## TASK TO CARRY OUT
When a line below holds the string "level", show that line.

Segment Start: DATA TO PROCESS

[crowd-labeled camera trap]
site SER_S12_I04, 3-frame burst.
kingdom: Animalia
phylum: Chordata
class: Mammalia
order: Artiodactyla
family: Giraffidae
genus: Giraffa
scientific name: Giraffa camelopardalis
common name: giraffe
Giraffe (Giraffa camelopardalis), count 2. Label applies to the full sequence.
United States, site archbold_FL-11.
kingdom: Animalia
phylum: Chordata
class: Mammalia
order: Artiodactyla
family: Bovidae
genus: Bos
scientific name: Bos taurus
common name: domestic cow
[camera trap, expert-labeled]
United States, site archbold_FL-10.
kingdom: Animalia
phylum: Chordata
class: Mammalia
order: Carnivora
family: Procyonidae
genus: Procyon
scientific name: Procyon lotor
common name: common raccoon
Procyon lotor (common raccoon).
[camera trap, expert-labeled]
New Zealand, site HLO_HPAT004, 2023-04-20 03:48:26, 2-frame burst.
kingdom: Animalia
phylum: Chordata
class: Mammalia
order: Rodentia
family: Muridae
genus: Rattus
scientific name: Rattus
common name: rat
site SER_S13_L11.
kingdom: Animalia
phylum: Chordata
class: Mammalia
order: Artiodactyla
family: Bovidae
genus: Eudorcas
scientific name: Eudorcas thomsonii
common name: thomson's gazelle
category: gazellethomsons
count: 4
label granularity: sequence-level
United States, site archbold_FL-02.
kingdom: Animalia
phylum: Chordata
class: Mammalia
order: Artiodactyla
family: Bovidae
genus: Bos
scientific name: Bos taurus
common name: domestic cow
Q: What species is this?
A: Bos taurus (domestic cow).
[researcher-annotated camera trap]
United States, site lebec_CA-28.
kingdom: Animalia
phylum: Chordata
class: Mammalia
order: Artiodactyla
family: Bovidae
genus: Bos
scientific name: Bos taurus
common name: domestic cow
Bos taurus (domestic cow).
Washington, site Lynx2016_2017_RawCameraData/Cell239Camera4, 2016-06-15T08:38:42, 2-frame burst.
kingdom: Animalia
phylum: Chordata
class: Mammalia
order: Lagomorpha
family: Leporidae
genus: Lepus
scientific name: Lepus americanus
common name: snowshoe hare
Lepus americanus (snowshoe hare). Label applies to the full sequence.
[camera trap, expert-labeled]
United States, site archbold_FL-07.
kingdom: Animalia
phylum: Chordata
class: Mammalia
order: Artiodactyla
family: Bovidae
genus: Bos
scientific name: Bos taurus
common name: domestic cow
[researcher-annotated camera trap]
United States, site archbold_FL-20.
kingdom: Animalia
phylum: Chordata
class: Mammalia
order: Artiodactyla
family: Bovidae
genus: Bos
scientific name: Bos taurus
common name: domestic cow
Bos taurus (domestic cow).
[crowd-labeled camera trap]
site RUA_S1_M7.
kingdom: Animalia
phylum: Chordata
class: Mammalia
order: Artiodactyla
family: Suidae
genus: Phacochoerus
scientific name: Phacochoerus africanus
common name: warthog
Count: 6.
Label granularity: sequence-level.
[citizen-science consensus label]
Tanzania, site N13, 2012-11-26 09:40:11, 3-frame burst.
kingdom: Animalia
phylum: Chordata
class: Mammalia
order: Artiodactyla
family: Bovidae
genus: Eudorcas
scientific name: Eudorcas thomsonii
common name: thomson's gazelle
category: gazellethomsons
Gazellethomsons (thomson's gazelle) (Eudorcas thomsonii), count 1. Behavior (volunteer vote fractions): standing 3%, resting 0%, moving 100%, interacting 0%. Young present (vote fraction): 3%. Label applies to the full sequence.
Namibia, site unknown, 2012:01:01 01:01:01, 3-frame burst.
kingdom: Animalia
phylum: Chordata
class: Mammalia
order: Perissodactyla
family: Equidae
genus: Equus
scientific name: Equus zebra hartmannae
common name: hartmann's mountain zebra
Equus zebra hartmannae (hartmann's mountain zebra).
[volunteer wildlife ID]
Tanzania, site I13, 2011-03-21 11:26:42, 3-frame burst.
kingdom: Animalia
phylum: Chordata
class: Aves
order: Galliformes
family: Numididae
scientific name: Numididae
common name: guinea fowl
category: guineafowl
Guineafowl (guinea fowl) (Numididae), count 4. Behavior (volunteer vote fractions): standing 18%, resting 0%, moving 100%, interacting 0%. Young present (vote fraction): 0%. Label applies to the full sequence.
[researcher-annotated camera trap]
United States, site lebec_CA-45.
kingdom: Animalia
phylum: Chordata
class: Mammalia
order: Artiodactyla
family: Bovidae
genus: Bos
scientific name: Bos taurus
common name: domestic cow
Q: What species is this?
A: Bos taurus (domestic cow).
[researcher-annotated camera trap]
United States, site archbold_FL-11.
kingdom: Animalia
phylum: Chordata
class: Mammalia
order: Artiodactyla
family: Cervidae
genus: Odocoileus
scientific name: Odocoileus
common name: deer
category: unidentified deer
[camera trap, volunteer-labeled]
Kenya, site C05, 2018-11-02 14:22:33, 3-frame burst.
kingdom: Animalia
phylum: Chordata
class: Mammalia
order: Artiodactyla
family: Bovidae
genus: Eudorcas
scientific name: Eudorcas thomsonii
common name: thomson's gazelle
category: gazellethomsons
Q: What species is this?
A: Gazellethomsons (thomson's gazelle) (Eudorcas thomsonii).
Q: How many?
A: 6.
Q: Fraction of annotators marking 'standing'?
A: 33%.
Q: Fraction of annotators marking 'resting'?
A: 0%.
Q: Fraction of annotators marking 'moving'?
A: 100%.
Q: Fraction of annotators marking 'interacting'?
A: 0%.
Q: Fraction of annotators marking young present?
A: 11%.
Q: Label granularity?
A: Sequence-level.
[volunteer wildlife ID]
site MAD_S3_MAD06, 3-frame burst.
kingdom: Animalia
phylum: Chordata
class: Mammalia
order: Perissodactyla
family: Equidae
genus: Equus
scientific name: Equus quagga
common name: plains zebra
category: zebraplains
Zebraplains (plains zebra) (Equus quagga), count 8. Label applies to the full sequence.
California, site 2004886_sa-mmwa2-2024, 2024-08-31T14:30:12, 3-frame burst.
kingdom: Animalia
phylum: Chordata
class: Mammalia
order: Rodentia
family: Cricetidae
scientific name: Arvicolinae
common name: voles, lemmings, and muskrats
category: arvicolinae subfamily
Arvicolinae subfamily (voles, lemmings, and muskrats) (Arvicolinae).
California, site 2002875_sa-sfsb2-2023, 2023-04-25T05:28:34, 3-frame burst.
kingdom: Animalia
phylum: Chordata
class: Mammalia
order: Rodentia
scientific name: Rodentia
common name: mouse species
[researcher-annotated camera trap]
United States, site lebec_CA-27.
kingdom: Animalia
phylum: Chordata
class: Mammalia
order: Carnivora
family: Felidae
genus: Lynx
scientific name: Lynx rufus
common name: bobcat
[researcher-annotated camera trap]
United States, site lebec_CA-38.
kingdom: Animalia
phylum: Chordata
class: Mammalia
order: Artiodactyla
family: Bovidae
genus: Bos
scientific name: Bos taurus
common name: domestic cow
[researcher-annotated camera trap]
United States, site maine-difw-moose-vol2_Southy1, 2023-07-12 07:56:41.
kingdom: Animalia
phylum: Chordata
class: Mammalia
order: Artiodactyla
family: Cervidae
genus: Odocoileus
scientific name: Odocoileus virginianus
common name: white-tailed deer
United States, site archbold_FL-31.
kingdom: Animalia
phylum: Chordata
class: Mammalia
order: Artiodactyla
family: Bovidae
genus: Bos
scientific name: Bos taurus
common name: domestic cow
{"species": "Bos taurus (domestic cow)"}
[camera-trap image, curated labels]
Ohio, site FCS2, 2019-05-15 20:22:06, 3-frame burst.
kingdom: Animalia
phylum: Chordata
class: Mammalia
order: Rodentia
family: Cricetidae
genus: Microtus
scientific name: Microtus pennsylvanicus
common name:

Segment End: DATA TO PROCESS

## TASK ANSWER
label granularity: sequence-level
Label granularity: sequence-level.
A: Sequence-level.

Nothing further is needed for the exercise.